Please rewrite the items below, substituting "image coordinates" for every "pixel coordinates" and leaving everything else unchanged.
# # #
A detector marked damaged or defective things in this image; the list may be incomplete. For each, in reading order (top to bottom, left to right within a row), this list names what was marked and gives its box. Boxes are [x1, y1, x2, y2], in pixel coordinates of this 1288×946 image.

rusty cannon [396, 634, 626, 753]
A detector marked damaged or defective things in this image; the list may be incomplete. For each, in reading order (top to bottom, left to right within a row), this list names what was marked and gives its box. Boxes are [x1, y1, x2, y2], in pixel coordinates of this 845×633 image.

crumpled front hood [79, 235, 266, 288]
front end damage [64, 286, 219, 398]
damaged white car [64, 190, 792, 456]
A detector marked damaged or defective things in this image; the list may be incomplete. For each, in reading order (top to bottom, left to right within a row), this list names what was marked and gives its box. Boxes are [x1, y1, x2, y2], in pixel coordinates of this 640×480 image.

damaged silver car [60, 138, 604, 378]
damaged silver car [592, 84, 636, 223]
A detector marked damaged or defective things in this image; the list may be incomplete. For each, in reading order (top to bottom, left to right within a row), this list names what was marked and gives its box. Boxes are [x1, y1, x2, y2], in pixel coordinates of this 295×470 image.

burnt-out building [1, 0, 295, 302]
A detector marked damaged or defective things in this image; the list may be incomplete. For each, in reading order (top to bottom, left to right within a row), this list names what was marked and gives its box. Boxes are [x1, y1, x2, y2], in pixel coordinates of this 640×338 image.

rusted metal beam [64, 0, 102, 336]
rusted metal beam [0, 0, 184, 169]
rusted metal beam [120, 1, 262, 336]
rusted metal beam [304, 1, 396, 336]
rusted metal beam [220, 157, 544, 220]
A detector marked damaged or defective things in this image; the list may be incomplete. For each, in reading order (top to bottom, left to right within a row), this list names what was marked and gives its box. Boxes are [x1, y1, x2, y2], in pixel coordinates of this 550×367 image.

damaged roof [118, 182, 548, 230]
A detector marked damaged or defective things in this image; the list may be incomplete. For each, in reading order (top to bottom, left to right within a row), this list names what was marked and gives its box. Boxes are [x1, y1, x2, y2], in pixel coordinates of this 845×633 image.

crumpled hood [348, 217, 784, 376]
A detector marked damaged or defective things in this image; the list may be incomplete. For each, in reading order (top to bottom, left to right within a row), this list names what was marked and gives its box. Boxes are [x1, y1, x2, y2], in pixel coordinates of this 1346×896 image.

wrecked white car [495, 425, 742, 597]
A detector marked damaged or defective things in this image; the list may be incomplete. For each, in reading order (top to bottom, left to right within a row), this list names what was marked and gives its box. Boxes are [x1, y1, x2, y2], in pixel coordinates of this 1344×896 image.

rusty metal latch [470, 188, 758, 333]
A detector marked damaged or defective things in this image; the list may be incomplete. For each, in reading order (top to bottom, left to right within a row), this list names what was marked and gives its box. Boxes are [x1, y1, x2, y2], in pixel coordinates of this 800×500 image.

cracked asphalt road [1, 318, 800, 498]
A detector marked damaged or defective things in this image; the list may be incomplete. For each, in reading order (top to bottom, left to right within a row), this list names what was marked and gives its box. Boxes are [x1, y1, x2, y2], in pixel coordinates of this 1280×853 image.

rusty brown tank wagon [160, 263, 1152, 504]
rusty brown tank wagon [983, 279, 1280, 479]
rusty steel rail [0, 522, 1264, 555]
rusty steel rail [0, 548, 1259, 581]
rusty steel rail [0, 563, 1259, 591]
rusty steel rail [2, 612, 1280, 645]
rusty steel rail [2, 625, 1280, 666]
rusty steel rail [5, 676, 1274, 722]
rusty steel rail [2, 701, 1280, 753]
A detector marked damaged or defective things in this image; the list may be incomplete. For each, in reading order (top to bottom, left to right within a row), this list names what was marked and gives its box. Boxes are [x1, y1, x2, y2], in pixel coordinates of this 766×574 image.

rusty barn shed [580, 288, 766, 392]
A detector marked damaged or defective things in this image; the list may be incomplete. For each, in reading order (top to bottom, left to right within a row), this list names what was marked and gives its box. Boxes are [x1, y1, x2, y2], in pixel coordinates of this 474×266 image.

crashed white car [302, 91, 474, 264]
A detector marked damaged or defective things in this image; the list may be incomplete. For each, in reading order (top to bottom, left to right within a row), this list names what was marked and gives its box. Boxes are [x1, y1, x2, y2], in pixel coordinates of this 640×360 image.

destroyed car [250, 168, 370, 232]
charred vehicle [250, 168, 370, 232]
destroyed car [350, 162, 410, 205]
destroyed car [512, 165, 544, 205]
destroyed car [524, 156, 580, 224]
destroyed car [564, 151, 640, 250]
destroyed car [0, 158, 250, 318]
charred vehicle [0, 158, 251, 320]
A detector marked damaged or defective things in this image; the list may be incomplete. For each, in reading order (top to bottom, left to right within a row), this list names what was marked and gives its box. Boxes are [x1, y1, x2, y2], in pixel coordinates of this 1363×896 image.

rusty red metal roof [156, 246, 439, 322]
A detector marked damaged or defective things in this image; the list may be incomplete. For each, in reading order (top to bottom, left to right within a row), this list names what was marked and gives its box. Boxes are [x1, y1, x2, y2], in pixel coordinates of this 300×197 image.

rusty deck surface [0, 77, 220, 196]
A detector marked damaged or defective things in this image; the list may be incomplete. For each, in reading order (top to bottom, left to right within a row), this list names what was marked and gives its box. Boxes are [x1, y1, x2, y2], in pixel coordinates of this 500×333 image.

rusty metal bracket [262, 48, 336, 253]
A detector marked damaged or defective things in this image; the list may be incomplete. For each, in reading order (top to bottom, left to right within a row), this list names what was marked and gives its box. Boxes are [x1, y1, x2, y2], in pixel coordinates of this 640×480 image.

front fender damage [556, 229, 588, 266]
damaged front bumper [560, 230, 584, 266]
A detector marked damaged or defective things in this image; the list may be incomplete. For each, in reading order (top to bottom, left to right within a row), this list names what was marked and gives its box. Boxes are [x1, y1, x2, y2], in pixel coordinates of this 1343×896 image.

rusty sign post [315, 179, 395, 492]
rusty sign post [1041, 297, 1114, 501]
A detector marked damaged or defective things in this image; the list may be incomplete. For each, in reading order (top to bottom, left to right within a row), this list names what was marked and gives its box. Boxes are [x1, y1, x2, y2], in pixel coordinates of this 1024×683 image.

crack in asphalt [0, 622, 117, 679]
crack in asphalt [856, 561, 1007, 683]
# # #
Task solution:
A detector marked damaged or defective things in this image; the list may be incomplete. For each, in reading order (top to bottom, left to right within a row), this list names what was marked and gives its box. Boxes are [x1, y1, x2, y2], in image coordinates of this 1288×946 image.

rusty cannon [396, 634, 626, 753]
A detector marked damaged or defective things in this image; the list may be incomplete. For each, in reading order (top to bottom, left to right within a row), this list names what was marked and gives its box. Boxes are [x1, y1, x2, y2], in image coordinates of this 845×633 image.

crumpled front hood [79, 235, 266, 288]
front end damage [64, 286, 219, 398]
damaged white car [64, 190, 792, 456]
A detector marked damaged or defective things in this image; the list may be incomplete. For each, in reading order (top to bottom, left to right within a row), this list names what was marked and gives its box. Boxes are [x1, y1, x2, y2], in image coordinates of this 640×480 image.

damaged silver car [60, 138, 604, 378]
damaged silver car [592, 84, 636, 223]
A detector marked damaged or defective things in this image; the list may be incomplete. For each, in reading order (top to bottom, left to right within a row), this list names what was marked and gives its box. Boxes are [x1, y1, x2, y2], in image coordinates of this 295×470 image.

burnt-out building [1, 0, 295, 302]
A detector marked damaged or defective things in this image; the list may be incomplete. For each, in reading order (top to bottom, left to right within a row), this list names what was marked and gives its box. Boxes are [x1, y1, x2, y2], in image coordinates of this 640×338 image.

rusted metal beam [64, 0, 102, 336]
rusted metal beam [0, 0, 184, 169]
rusted metal beam [120, 1, 262, 336]
rusted metal beam [304, 1, 396, 336]
rusted metal beam [220, 157, 544, 220]
A detector marked damaged or defective things in this image; the list may be incomplete. For each, in reading order (top to bottom, left to right within a row), this list names what was marked and gives its box. Boxes are [x1, y1, x2, y2], in image coordinates of this 550×367 image.

damaged roof [118, 182, 548, 230]
A detector marked damaged or defective things in this image; the list may be incomplete. For each, in reading order (top to bottom, left to right within a row), this list names what was marked and gives its box. Boxes are [x1, y1, x2, y2], in image coordinates of this 845×633 image.

crumpled hood [348, 217, 784, 376]
A detector marked damaged or defective things in this image; the list may be incomplete. For each, in reading order (top to bottom, left to right within a row), this list names what was marked and gives its box. Boxes are [x1, y1, x2, y2], in image coordinates of this 1346×896 image.

wrecked white car [495, 425, 742, 597]
A detector marked damaged or defective things in this image; the list may be incomplete. For each, in reading order (top to bottom, left to right within a row), this list names what was marked and gives its box. Boxes are [x1, y1, x2, y2], in image coordinates of this 1344×896 image.

rusty metal latch [470, 188, 758, 333]
A detector marked damaged or defective things in this image; the list may be incomplete. For each, in reading order (top to bottom, left to right within a row), this list names what was marked and gives its box. Boxes are [x1, y1, x2, y2], in image coordinates of this 800×500 image.

cracked asphalt road [1, 318, 800, 498]
A detector marked damaged or defective things in this image; the list may be incomplete. For each, in reading order (top to bottom, left to right within a row), this list names what was marked and gives its box. Boxes are [x1, y1, x2, y2], in image coordinates of this 1280×853 image.

rusty brown tank wagon [160, 263, 1152, 504]
rusty brown tank wagon [983, 279, 1280, 479]
rusty steel rail [0, 522, 1264, 555]
rusty steel rail [0, 548, 1259, 581]
rusty steel rail [0, 563, 1259, 591]
rusty steel rail [2, 612, 1280, 645]
rusty steel rail [2, 625, 1280, 666]
rusty steel rail [5, 676, 1274, 722]
rusty steel rail [2, 701, 1280, 753]
A detector marked damaged or defective things in this image; the list may be incomplete. For each, in reading order (top to bottom, left to right within a row), this list names what was marked and gives its box. Boxes are [x1, y1, x2, y2], in image coordinates of this 766×574 image.

rusty barn shed [580, 288, 766, 392]
A detector marked damaged or defective things in this image; the list may be incomplete. For each, in reading order (top to bottom, left to right within a row), this list names what was marked and gives its box. Boxes are [x1, y1, x2, y2], in image coordinates of this 474×266 image.

crashed white car [302, 91, 474, 264]
A detector marked damaged or defective things in this image; the list may be incomplete. For each, in reading order (top to bottom, left to right within a row), this list names what was marked and gives its box. Boxes are [x1, y1, x2, y2], in image coordinates of this 640×360 image.

destroyed car [250, 168, 370, 232]
charred vehicle [250, 168, 370, 232]
destroyed car [350, 162, 410, 205]
destroyed car [512, 165, 544, 205]
destroyed car [524, 156, 580, 224]
destroyed car [564, 151, 640, 250]
destroyed car [0, 158, 250, 318]
charred vehicle [0, 158, 251, 320]
A detector marked damaged or defective things in this image; the list may be incomplete. For each, in reading order (top to bottom, left to right within a row), this list names what was marked and gives its box. Boxes are [x1, y1, x2, y2], in image coordinates of this 1363×896 image.

rusty red metal roof [156, 246, 439, 322]
A detector marked damaged or defective things in this image; the list may be incomplete. For each, in reading order (top to bottom, left to right within a row), this list names what was marked and gives its box. Boxes are [x1, y1, x2, y2], in image coordinates of this 300×197 image.

rusty deck surface [0, 77, 220, 196]
A detector marked damaged or defective things in this image; the list may be incomplete. For each, in reading order (top to bottom, left to right within a row), this list names what was marked and gives its box. Boxes are [x1, y1, x2, y2], in image coordinates of this 500×333 image.

rusty metal bracket [262, 48, 336, 253]
A detector marked damaged or defective things in this image; the list may be incomplete. For each, in reading order (top to bottom, left to right within a row), this list names what was marked and gives its box. Boxes are [x1, y1, x2, y2], in image coordinates of this 640×480 image.

front fender damage [556, 229, 588, 266]
damaged front bumper [560, 230, 584, 266]
A detector marked damaged or defective things in this image; the list may be incomplete. For each, in reading order (top to bottom, left to right within a row), this list names what was marked and gives its box. Boxes are [x1, y1, x2, y2], in image coordinates of this 1343×896 image.

rusty sign post [315, 179, 395, 492]
rusty sign post [1041, 297, 1114, 501]
A detector marked damaged or defective things in this image; the list may be incomplete. For each, in reading order (top to bottom, left to right within a row), this list names what was marked and gives its box. Boxes are [x1, y1, x2, y2], in image coordinates of this 1024×683 image.

crack in asphalt [0, 622, 117, 679]
crack in asphalt [856, 561, 1007, 683]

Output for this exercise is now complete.